### Directive
From the blog post about reading The Black Swan, copy out the passage starting at "It’s a fascinating" and ending at "find more quotes!)", word for word.

### Reading text
One of the things I did yesterday during my time offline was read a sizeable chunk of [The Black Swan: The Impact of the Highly Improbable](http://www.amazon.com/Black-Swan-Impact-Highly-Improbable/dp/1400063515) by Nassim Nicholas Taleb.

It’s a fascinating read. (Thanks again to Adam Hill for saying I should read it.) I just find myself a little frustrated that I can’t effortlessly copy-paste quotes from the book into a text file or [my Tumblr](http://steph.tumblr.com) as I read. (And no, I wouldn’t want to be reading this online. I like books. They just lack a few features. Like searchability, too.)

Anyway, I’ve been [twittering away](http://twitter.com/stephtara) while I read, and here are a few things I noted. These are not exact quotes, but paraphrases. Consider them “reading notes.” (And then a few me-quotes, hehe…).

– oh, [one quote](http://steph.tumblr.com/post/15618111) I did copy to [Tumblr](http://steph.tumblr.com) (check it, if you’re lucky, you might find more quotes!)

### Dataset extract
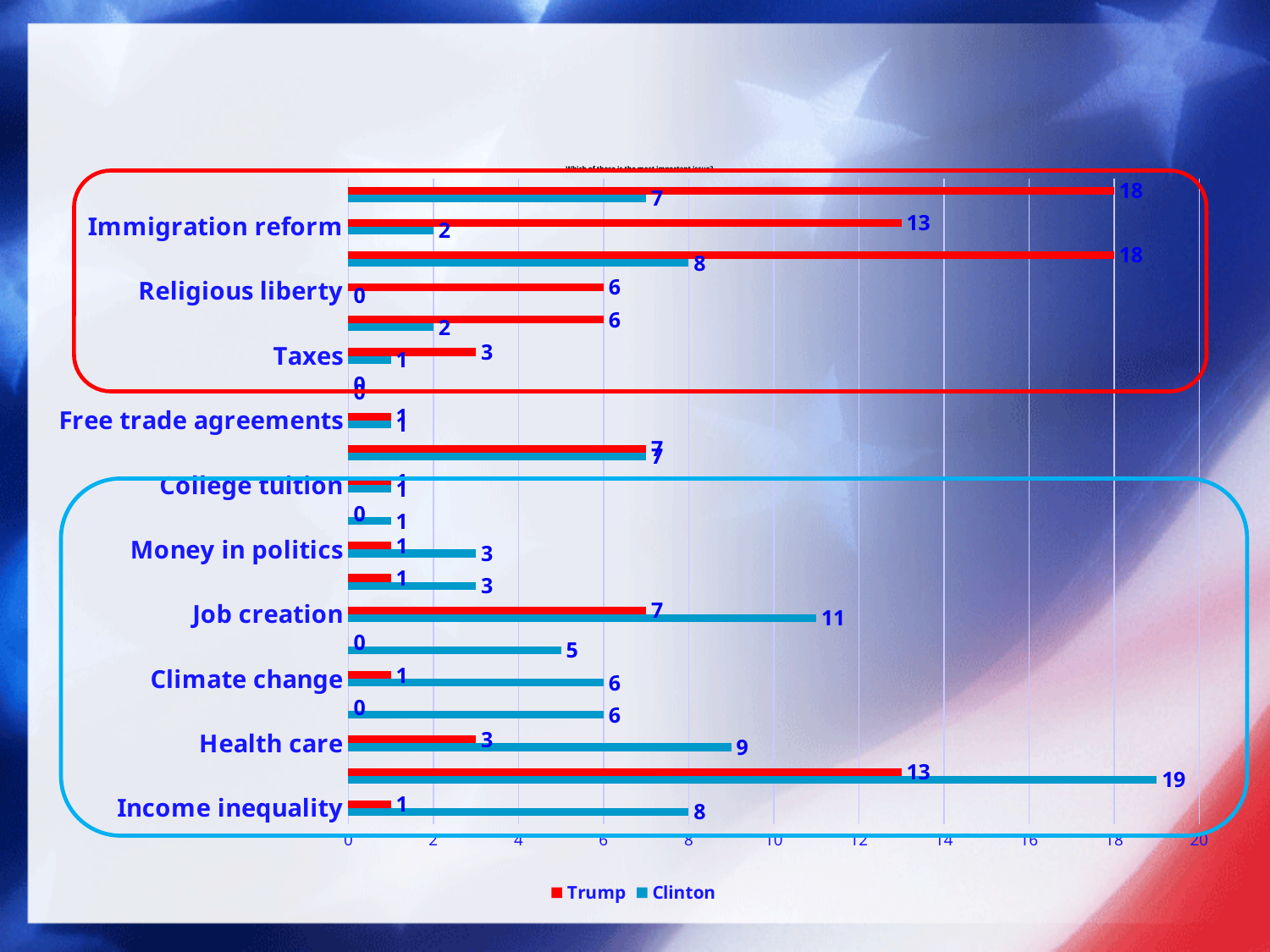
For Immigration reform, which series has the larger value, Trump or Clinton? Trump What is the Trump value for Immigration reform? 13 What kind of chart is shown on the slide? Bar chart For Job creation, what is the difference between the Clinton value and the Trump value? 4 What is the Trump value for Taxes? 3 For Health care, what is the difference between the Clinton value and the Trump value? 6 What is the Clinton value for Health care? 9 How many series does the legend list? 2 What is the Trump value for Religious liberty? 6 What is the Clinton value for Job creation? 11 For Climate change, which series has the larger value, Trump or Clinton? Clinton What is the Clinton value for Income inequality? 8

### Your solution
It’s a fascinating read. (Thanks again to Adam Hill for saying I should read it.) I just find myself a little frustrated that I can’t effortlessly copy-paste quotes from the book into a text file or [my Tumblr](http://steph.tumblr.com) as I read. (And no, I wouldn’t want to be reading this online. I like books. They just lack a few features. Like searchability, too.)

Anyway, I’ve been [twittering away](http://twitter.com/stephtara) while I read, and here are a few things I noted. These are not exact quotes, but paraphrases. Consider them “reading notes.” (And then a few me-quotes, hehe…).

– oh, [one quote](http://steph.tumblr.com/post/15618111) I did copy to [Tumblr](http://steph.tumblr.com) (check it, if you’re lucky, you might find more quotes!)